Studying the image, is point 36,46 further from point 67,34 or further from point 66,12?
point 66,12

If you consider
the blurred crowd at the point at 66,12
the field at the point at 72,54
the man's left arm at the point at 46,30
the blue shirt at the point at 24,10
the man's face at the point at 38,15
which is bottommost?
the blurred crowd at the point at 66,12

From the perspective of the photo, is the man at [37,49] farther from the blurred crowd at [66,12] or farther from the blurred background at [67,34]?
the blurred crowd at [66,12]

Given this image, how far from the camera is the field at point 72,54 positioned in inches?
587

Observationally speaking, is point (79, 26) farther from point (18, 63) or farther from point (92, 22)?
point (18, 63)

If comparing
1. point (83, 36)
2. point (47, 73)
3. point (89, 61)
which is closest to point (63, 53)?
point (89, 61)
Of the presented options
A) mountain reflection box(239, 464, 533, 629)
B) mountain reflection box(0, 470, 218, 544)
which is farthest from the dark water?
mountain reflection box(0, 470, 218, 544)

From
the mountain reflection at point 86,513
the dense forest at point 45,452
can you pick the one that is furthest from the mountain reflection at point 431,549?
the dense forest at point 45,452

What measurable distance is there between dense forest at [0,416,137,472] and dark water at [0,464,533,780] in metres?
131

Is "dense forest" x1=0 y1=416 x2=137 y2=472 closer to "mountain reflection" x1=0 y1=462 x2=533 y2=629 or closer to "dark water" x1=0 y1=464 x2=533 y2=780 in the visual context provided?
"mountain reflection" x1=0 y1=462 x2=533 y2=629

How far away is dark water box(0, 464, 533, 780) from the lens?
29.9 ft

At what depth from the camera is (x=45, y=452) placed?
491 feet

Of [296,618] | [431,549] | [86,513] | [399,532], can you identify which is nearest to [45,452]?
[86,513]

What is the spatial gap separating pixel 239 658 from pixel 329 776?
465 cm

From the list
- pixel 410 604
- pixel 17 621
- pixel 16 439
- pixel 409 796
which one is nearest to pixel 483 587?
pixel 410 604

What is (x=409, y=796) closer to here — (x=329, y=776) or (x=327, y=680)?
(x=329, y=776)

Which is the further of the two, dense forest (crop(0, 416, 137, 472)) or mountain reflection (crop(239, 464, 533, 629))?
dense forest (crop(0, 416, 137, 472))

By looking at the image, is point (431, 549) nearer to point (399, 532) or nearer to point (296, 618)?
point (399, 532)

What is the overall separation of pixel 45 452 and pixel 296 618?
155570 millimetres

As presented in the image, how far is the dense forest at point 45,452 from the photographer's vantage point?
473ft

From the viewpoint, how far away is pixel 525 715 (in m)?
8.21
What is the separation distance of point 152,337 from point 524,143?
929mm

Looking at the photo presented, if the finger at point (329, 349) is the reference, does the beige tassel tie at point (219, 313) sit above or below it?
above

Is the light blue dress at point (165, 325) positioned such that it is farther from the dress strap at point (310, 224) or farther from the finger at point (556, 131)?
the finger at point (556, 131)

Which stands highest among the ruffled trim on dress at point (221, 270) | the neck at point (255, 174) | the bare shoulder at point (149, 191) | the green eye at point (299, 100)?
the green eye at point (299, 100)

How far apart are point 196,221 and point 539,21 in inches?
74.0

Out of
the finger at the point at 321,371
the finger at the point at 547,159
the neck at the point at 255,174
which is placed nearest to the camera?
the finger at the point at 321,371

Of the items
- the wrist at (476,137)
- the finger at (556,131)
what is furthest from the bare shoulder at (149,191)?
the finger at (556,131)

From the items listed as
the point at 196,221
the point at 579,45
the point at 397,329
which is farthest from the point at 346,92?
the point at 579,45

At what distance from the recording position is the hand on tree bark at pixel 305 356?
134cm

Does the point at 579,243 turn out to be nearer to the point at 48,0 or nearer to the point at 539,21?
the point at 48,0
•••••
→ YOUR OBJECTIVE: Copy out word for word the part of the items that opens with the line containing "From the items listed as" and runs through the last of the items, including both ends.

→ CORRECT ANSWER:
From the items listed as
the point at 196,221
the point at 579,45
the point at 397,329
which is farthest from the point at 346,92?
the point at 579,45

At what distance from the recording position is the hand on tree bark at pixel 305 356?
134cm

Does the point at 579,243 turn out to be nearer to the point at 48,0 or nearer to the point at 539,21?
the point at 48,0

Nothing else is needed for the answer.